> [Übungsaufgaben]
1. In welchem Zeitraum leitete Wynaendts laut dem Auszug zum Lesen den Versicherungskonzern Aegon?
2. Geben Sie aus dem Auszug zum Lesen alles von „Zudem soll der“ bis hinunter zu „Deutschen Bank ist.“ wortgetreu wieder.

> [Auszug zum Lesen]

◇ ◇ ◇ ◇ ◇

Wynaendts war den Angaben zufolge von 2008 bis 2020 Chef des niederländischen Versicherungskonzerns Aegon. Der Manager sitze derzeit in mehreren Aufsichts- und Verwaltungsräten, unter anderem bei Citigroup, Uber Technologies und Air France KLM. Bei Citigroup werde er aus dem Verwaltungsrat ausscheiden.

Zudem soll der Aufsichtsrat der Hauptversammlung empfehlen, neben dem Arbeitnehmervertreter Detlef Polaschek einen weiteren stellvertretenden Aufsichtsratsvorsitzenden zu benennen. Für diese Funktion werde das Gremium Norbert Winkeljohann vorschlagen, der seit 2018 Mitglied des Aufsichtsrats der Deutschen Bank ist.

◇ ◇ ◇ ◇ ◇

> [Aufgeführte Datensätze]
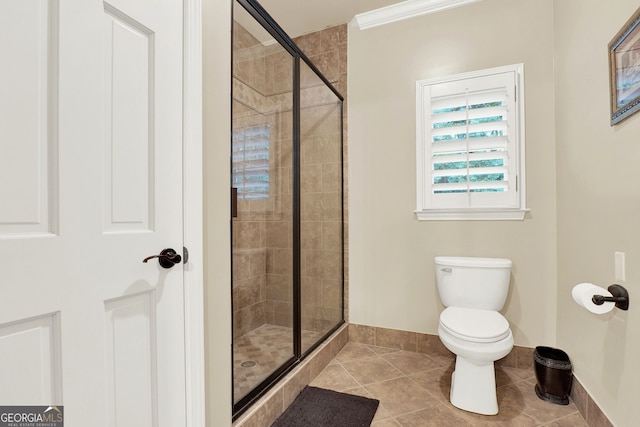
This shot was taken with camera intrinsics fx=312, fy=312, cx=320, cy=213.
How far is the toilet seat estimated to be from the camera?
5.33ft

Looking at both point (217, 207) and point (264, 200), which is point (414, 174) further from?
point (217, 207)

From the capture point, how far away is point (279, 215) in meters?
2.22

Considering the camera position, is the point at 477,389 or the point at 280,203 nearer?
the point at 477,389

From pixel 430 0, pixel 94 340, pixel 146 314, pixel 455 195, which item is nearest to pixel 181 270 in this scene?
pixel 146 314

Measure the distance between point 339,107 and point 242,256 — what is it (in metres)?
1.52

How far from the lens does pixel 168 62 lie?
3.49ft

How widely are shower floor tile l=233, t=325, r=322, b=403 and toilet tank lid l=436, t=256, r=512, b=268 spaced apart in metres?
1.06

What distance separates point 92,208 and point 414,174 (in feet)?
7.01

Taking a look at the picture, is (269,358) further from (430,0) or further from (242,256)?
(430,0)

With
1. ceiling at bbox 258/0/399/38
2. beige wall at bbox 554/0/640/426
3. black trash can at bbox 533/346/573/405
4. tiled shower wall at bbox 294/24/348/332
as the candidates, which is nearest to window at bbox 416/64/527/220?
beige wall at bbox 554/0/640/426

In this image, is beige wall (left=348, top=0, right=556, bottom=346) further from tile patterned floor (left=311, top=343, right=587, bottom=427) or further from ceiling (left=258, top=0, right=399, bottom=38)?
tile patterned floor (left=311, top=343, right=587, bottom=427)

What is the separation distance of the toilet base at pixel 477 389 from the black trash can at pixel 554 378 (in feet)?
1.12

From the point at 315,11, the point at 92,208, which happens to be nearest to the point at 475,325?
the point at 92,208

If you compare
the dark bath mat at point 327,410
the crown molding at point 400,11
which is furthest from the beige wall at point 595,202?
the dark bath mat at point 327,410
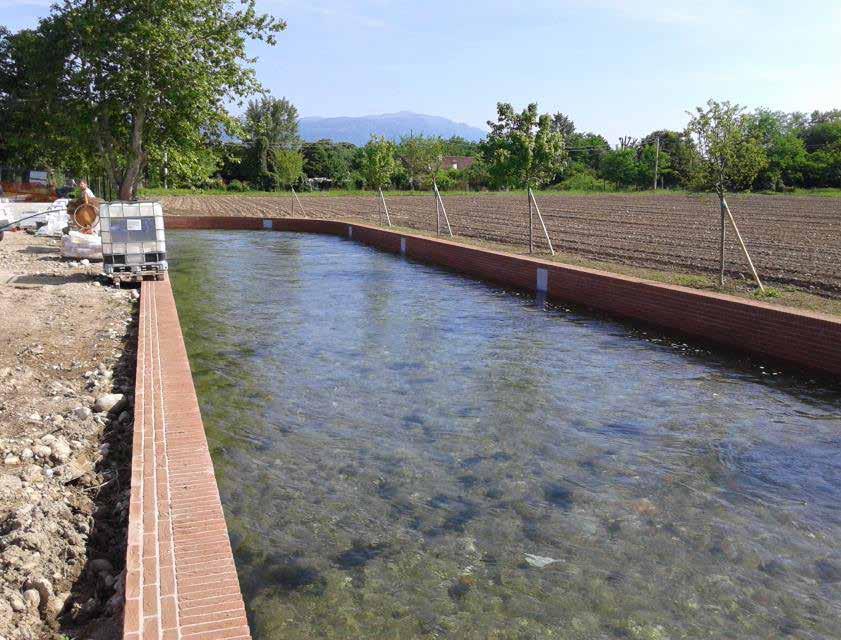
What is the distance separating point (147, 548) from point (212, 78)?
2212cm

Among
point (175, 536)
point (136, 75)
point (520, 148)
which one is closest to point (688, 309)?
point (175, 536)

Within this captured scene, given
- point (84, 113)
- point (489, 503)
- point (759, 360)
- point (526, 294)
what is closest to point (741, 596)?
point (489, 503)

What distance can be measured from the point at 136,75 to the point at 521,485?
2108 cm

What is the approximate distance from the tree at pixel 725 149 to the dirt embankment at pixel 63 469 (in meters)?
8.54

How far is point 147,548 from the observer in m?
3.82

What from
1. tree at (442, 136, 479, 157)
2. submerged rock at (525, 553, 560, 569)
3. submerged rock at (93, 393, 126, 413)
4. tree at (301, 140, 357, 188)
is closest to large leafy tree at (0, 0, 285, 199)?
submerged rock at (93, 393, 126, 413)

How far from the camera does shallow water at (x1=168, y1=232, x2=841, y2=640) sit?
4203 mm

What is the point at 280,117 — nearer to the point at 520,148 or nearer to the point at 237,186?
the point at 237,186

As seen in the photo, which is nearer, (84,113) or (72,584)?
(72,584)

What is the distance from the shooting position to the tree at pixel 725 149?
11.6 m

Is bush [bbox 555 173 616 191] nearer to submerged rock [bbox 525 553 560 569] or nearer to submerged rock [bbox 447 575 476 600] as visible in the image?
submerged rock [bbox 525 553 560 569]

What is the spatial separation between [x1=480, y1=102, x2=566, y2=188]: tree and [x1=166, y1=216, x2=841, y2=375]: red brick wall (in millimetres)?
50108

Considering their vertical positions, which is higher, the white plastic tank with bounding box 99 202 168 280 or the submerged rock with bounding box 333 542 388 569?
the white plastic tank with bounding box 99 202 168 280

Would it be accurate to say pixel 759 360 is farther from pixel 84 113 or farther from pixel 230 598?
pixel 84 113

◇ ◇ ◇ ◇ ◇

> [Lösungen im Einzelnen]
1. Von 2008 bis 2020.

2.
Zudem soll der Aufsichtsrat der Hauptversammlung empfehlen, neben dem Arbeitnehmervertreter Detlef Polaschek einen weiteren stellvertretenden Aufsichtsratsvorsitzenden zu benennen. Für diese Funktion werde das Gremium Norbert Winkeljohann vorschlagen, der seit 2018 Mitglied des Aufsichtsrats der Deutschen Bank ist.